Typically, students with learning disabilities have an average intelligence but they will require more specific instructional strategies, program modifications or accommodations. A learning disability does not include a disability resulting from vision, hearing impaired, physical or behavior. Although, many behavior disabled students often have learning difficulties. Descrepancies between academic performance and actual intellectual ability will occur. Diagnosis of a learning disability usually occurs after the child has had a WISC R performed which is the standardized test and is done by a psychologist - usually. Definitions of learning disabilities will often vary from district to district but do tend to convey a common meaning.

Comprehensive list of characteristics of learning disabled students by their specific category:

Visual Perceptual


letter reversals, b for d, p for q
letter and or number inversions: m for w, p for b etc.
finds reasons not to read, says he/she's tired
complains that their eyes hurt
doesn't copy questions or passages correctly
re-reads and skips lines
loses the spot where he/she was reading
makes sequencing errors, will say on for no or saw for was
these children often erase things constantly

The following list are some characteristics regarding visual motor deficits:

rarely leaves enough spaces between words and letters are often jumbled together
letters are often hard to determine, they're written in a clumsy fashion
difficulty coloring between the lines
difficulty with fine motor chores like cutting, glueing, holding pencils and crayons properly.

 

Auditory Perceptual


Difficulty articulating
Understand only when information is repeated or spoken slowly
often doesn't distinguish differences between sounds
isn't able to distinguish where the sound is coming from
doesn't follow directions or instructions or benefit overly from oral instruction
often avoids participating
can't remember information that was presented orally
confuses similar sounds
performs poorly in most listening activities

 

Body and Spatial Relationships


Easily lost or confused about directions even when the surroundings are familiar
confuses up and down with right and left, exhitibs directionality problems
written work exhibits weak spacing of letters and words with some directionality issues
has great difficulty when columns or graphs are needed in arithmetic
exhibits some clumsy tendencies
directionality concepts are initially quite difficult to learn, over, on, beside, under etc


Conceptual Deficits

Doesn't make connections in similar learning concepts.
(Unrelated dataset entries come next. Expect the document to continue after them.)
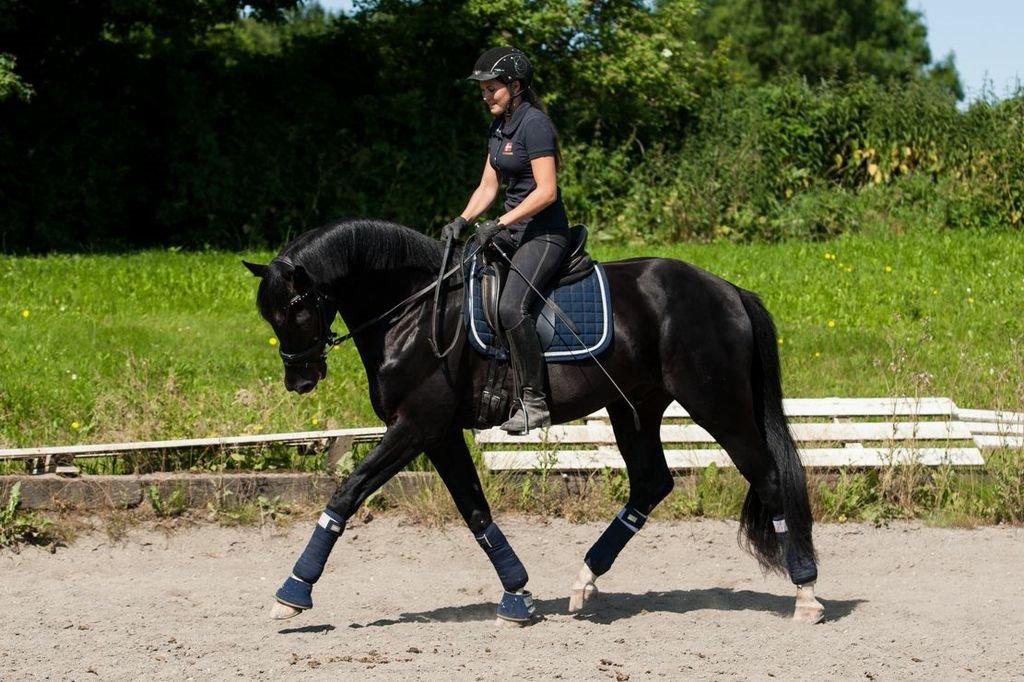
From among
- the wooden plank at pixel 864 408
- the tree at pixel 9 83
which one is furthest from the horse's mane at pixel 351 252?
the tree at pixel 9 83

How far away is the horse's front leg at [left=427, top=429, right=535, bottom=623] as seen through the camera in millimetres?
7137

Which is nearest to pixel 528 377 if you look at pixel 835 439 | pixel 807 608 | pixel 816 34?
pixel 807 608

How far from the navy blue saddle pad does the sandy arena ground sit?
1425 millimetres

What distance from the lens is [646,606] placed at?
765cm

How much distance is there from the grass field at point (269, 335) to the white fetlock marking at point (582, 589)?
3282mm

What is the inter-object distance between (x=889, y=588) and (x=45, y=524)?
5130 millimetres

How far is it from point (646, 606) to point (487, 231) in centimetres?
234

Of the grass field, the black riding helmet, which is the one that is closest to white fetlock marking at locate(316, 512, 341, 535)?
the black riding helmet

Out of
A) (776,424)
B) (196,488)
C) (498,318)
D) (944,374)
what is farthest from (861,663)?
(944,374)

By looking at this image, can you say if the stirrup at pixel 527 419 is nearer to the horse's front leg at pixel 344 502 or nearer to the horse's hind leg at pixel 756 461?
the horse's front leg at pixel 344 502

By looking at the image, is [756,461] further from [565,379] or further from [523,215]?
[523,215]

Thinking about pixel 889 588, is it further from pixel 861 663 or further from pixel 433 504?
pixel 433 504

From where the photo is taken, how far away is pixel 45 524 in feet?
28.1

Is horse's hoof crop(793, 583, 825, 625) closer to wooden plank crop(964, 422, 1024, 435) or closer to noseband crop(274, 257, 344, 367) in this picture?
noseband crop(274, 257, 344, 367)
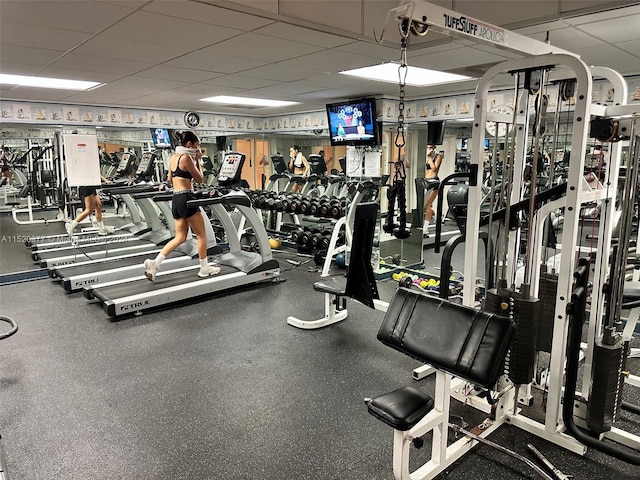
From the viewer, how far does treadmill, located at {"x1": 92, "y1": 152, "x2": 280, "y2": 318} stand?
421 cm

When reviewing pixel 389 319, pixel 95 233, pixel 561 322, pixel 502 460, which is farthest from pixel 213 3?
pixel 95 233

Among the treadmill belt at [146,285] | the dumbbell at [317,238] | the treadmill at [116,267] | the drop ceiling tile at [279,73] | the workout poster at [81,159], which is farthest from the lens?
the dumbbell at [317,238]

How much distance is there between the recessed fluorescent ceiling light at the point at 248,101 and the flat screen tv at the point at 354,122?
0.75 m

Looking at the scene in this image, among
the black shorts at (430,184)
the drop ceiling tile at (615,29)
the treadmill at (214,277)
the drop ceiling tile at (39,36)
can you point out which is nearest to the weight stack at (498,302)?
the drop ceiling tile at (615,29)

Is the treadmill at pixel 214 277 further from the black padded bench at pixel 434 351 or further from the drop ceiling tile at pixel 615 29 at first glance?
the drop ceiling tile at pixel 615 29

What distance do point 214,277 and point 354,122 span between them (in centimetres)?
255

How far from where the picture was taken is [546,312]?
246 centimetres

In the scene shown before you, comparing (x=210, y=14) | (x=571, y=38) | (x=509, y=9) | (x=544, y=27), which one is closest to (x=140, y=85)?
(x=210, y=14)

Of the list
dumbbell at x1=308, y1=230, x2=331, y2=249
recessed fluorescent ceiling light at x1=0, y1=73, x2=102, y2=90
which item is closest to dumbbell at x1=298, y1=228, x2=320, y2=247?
dumbbell at x1=308, y1=230, x2=331, y2=249

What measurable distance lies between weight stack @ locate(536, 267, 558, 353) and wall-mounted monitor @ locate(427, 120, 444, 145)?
342 cm

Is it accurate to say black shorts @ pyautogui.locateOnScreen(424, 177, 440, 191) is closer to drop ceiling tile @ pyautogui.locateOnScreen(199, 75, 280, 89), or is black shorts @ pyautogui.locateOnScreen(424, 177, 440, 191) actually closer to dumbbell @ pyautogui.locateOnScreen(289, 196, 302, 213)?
dumbbell @ pyautogui.locateOnScreen(289, 196, 302, 213)

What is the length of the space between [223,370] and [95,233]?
3.94m

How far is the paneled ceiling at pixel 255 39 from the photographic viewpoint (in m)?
2.27

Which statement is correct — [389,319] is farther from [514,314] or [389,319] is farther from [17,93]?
[17,93]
E.g., 5+3=8 becomes an unknown when asked what 3+5 equals.
Has difficulty comparing things or classifying and sorting items according to a specific criteria
Time concepts present difficulty, before, after, tomorrow, last week etc.
often doesn't get jokes or ideas in humorous situations
Creativity and imagination is usually limited
Often slow to respond
Difficult time prediciting what may happen next, or answering comprehension type questions
Comments are often off track
Difficulty thinking in a logical or sequential manner
Difficulty with number concepts
Often requires a great deal of clarification and one to one support

 

Memory Deficits

Often doesn't remember what was seen, heard or shown.
Has difficulty with remembering sequences in directions or instructions.
Often forgets the pronounciation of frequently used words, spelling is weak.
Sight vocabulary is weak and reading is often slow to develop.
Difficulty with items that need to be memorized - facts, speeches, rhymes etc.
Often appears forgetful.
Expressive and receptive language is weak.
Rarely uses appropriate nouns, refers to that thing, or you know.
Often repeats the same errors

 

Behavior Deficits


Has good and bad days and struggles to sit still.
Doesn't always consider consequences before acting - impulsive.
Often has a short fuse or low frustration level
Difficulty finishing assignments and is often a result of being easily distracted
Can be fidgety and often needs to tap fingers, feet, twiddle pencils etc.
Mind wanders a lot and tends to have mood swings
Can exhibit negativistic or oppositional behavior
Doesn't follow rules and makes fun of others, exhibits mood swings
Difficult time minding his/her own business
Often is disorganized, loses things etc.

 

Best Practices


Provide a positive learning climate that fosters improved self esteem/confidence
Remember that the inclusive classroom works best and the child will benefit from much 1 to 1 for individual support which is dependent on the area of disability e.g., math, reading, writing etc.
Provide a quite place to work such as a study carrell
Provide visual cues and peer mentoring
Provide specific skill instruction.
Present information in as many modalities as is possible
Provide consistent and ongoing clarification
Teach the students 'strategies' not just facts
Keep instructions and directions simple, one at a time
Repeat or rephrase instructions
Reduce working time and expectations initially to ensure the student is successful
Try to ensure that there's a good partnership between home and school and keep parents informed as to how they can support at home.
Provide alternative testing strategies: vocal, dictated etc.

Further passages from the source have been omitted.